Improve invoice processing efficiencies Process efficiencies are a basic opportunity and/or fundamental value driver in most enterprise-level process automation initiatives. Increasing the number of invoices processed per AP staffer after an ePayables deployment is a certainty. However, the velocity and overall reach of this improvement is anything but certain. An ability to reduce headcount by deploying staff to other areas within AP, finance, or the enterprise is an opportunity to impact the bottom-line.

Improve customer service – For an AP staffer that is processing thousands of paper-based invoices each month to be able to respond on the fly to an inquiry from a supplier about the payment status of a recent invoice or an inquiry from procurement about a certain supplier’s overall invoicing performance or an inquiry from the business seeking validation on recent demand for certain items would be the proverbial accomplishment of finding three needles in a haystack. This has nothing to do with the capabilities of the staffer and everything to do with an unyielding volume of paper. The value of a quick and accurate response depends on the nature of the inquiry. But, there is a real opportunity to improve.

Improve the visibility into line item and supplier detail to gain better alignment and engagement with procurement – Several important aspects of supplier performance management (“SPM”) revolve around invoice accuracy, pricing being one major component. Contractual agreements with tiered pricing (based on volume, as an example) can add a layer of complexity to the pricing for a specific order or the pricing across an aggregate series of orders over some period of time. Invoicing in industries with heavy (and varied) discounting and rebates can also be challenging. Even the straightforward categories can and do prove “difficult” to accurately invoice (Sidebar: more on this audit report, which found that Office Depot sold products without ‘the application of an approved market basket discount’ resulting in a $2.5 million dollar repayment, in a future article). Sometimes, the best of all invoicing intentions can go astray. Having visibility (and thereby having a better chance to catch these errors and catch them sooner) into this area is important to procurement (from an SPM and savings tracking perspective) but also to finance and to the bottom-line.

Improve visibility into invoice payment terms to gain better alignment and engagement with treasury – Extending DPO (Days Payable Outstanding) improves a company’s cash positions, which in turn can net an improvement on the bottom-line (increasing yield on working capital, reducing interest expense, etc.). Extending DPO can also signal an increase in market power that some equity analysts and investors prize. Visibility into payment terms can help treasury set a proactive payment strategy that yields the greatest benefit to the enterprise.

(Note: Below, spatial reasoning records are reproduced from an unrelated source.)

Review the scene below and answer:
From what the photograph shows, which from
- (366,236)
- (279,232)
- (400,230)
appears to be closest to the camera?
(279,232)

Improve the ability to close the period’s books in an accurate and timely manner to gain better alignment and engagement with accounting Dream on Mr. Steven J Betts in the year 2002, accounting is not sexy. It wasn’t then, it isn’t now, and it won’t be tomorrow. But it is important… to all public companies and their investor communities (among others). Miss a 10Q or 10K filing deadline and watch the investor community sprint for the door. What AP does at period end can trickle up and into the view of the CFO and the CEO.

CFO engagement – I believe the CFO should care about all of the opportunities noted above. There continues to be a very real opportunity for many AP leaders to engage the CFO and to do so soon.